> Task directions
Of the lines below, reproduce exactly those from the line containing "SS16 Milan Neil" to the end, including both the first and the last.

> Material for the task
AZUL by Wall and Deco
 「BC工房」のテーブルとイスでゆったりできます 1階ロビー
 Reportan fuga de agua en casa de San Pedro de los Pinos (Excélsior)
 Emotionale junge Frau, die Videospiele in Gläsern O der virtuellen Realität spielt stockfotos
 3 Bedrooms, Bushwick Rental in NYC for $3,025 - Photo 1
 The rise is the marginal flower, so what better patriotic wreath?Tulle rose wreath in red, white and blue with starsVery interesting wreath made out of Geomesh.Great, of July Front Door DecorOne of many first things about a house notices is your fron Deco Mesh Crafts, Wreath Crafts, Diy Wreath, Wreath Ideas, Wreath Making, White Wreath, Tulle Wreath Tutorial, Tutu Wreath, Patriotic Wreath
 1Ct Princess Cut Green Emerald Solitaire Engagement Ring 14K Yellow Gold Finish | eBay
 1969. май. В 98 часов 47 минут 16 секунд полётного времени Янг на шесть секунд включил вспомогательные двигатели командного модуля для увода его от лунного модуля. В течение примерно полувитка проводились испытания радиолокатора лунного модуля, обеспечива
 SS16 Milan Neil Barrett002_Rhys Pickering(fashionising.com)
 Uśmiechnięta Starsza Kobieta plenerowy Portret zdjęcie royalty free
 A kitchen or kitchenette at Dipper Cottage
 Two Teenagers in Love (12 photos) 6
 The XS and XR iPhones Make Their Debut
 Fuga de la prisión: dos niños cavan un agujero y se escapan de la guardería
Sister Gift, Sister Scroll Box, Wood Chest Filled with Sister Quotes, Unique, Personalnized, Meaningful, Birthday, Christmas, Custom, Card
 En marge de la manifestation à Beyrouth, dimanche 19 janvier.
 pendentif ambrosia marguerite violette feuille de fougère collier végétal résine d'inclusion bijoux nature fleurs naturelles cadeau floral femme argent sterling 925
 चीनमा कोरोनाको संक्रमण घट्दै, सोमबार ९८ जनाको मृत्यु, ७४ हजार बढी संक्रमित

> Output of the exercise
 SS16 Milan Neil Barrett002_Rhys Pickering(fashionising.com)
 Uśmiechnięta Starsza Kobieta plenerowy Portret zdjęcie royalty free
 A kitchen or kitchenette at Dipper Cottage
 Two Teenagers in Love (12 photos) 6
 The XS and XR iPhones Make Their Debut
 Fuga de la prisión: dos niños cavan un agujero y se escapan de la guardería
Sister Gift, Sister Scroll Box, Wood Chest Filled with Sister Quotes, Unique, Personalnized, Meaningful, Birthday, Christmas, Custom, Card
 En marge de la manifestation à Beyrouth, dimanche 19 janvier.
 pendentif ambrosia marguerite violette feuille de fougère collier végétal résine d'inclusion bijoux nature fleurs naturelles cadeau floral femme argent sterling 925
 चीनमा कोरोनाको संक्रमण घट्दै, सोमबार ९८ जनाको मृत्यु, ७४ हजार बढी संक्रमित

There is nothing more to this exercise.